━━━ 抜粋

太宰の「トカトントン」を読む
太宰の「トカトントン」を読んだ。
誰も言わないだろうから俺が言ってやる。
太宰よ!いいのかこれで!こんなのありか。いいけど。
いいか。
…終戦後、郵便局に勤めている男がファンとして
ある作家に送った手紙。
それは質問状に近い内容だった。
男は、定期的に貯金に来る女中に恋をしていた。
しかしその貯金は、戦後間もない日本では異常な金額。
いつしか男は疑問を抱くようになる。
ある日、女中に声をかけられ、海に呼び出される。
そして貯金の話になった。
「おかみさんの貯金を代わりにしている」という内容だった。
男の疑念は晴れなかったが、その時、音が聴こえた。
「トカトントン」
金槌で釘を打つようなその音は
男から感情を、情熱を奪い去るものだった。
この音を聴くと、男はどうでもよくなってしまうのだ。
その後も男の胸を打つ事象が起こるたびに
「トカトントン」
と音が聴こえ、無気力になってしまう。
私はどうしたらよいでしょうか、という内容の手紙だった。
だったのだが。
最後。手紙を書いている途中でも度々
「トカトントン」

━━━━━━
━━━ データセット部分

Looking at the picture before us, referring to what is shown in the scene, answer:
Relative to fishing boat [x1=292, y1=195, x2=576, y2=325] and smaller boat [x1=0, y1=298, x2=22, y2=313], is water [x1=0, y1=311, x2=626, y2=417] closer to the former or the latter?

━━━━━━

短い練習 1: 「トカトントン」についての文章にある「この音を聴くと、男はどうでもよくなってしまうのだ。」という一文を英語に訳しなさい。
短い練習 2: 「トカトントン」についての文章を、最後の行のあとから続けて書きなさい。

練習の解答 1: Whenever he hears this sound, the man stops caring about anything.

練習の解答 2:
と音が聴こえていたと告白、
しんどくなってイヤイヤ手紙を書いていて
実は手紙の内容さえ適当で、あったかどうかもわからな
* *
* + うそです
n ∧_∧ n
+ (ヨ(* ´∀`)E)
Y Y *
え?なんだって?
思わずこのアスキーアートを使いたくなる内容だった。
このAA、この作品のために生まれたんじゃないか。
だってこの話、9割はこの手紙の内容ですよ。
無かった事にしちゃうとか?衝撃的ではあるけれども!
「トカトントン」
なんだか俺にも聴こえたぞ。すごい話だなこれは。
しばらく目が点だった。マックで。
そして、この手紙を受け取った作家は短く返事をする。
拝啓、気取った苦悩ですね。あまり同情していません。
いかなる弁明も成立しない醜態を、避けているようですね。
真の思想は、叡智よりも勇気を必要とするのです。
「身を殺して霊魂(たましい)をころし得ぬ者どもを懼るな」
「身と霊魂(たましい)とをゲヘナにて滅ぼしえる者をおそれよ」
この言葉でこの物語は幕を閉じる。
身に染みるお言葉。
醜態を晒す事を恐るるなかれ。
ただしい評価を得ようとしたら、
それは避けては通れない道なのかもしれない。
そしてその評価は道しるべになるのだ。
上辺で生きている者など恐れるな!
傷つくことを恐れない者こそ恐れるべきだ!
うーん…俺に言ってやりたいお言葉…
お前は駄目なやつだぞ…明日面接頑張ろうね…
しかし、太宰って手紙好きだな。
単純な創作よりも、誰かが書いた手紙を書くことに
リアリティを感じていたのかもしれない。
あれ、こんな話、小学校か中学校の授業で聞いたような。
当時は「ふーん」で済ませてしまったか。申し訳ない先生。
太宰に親近感もてました。ありがとう。
何か、今感動してます。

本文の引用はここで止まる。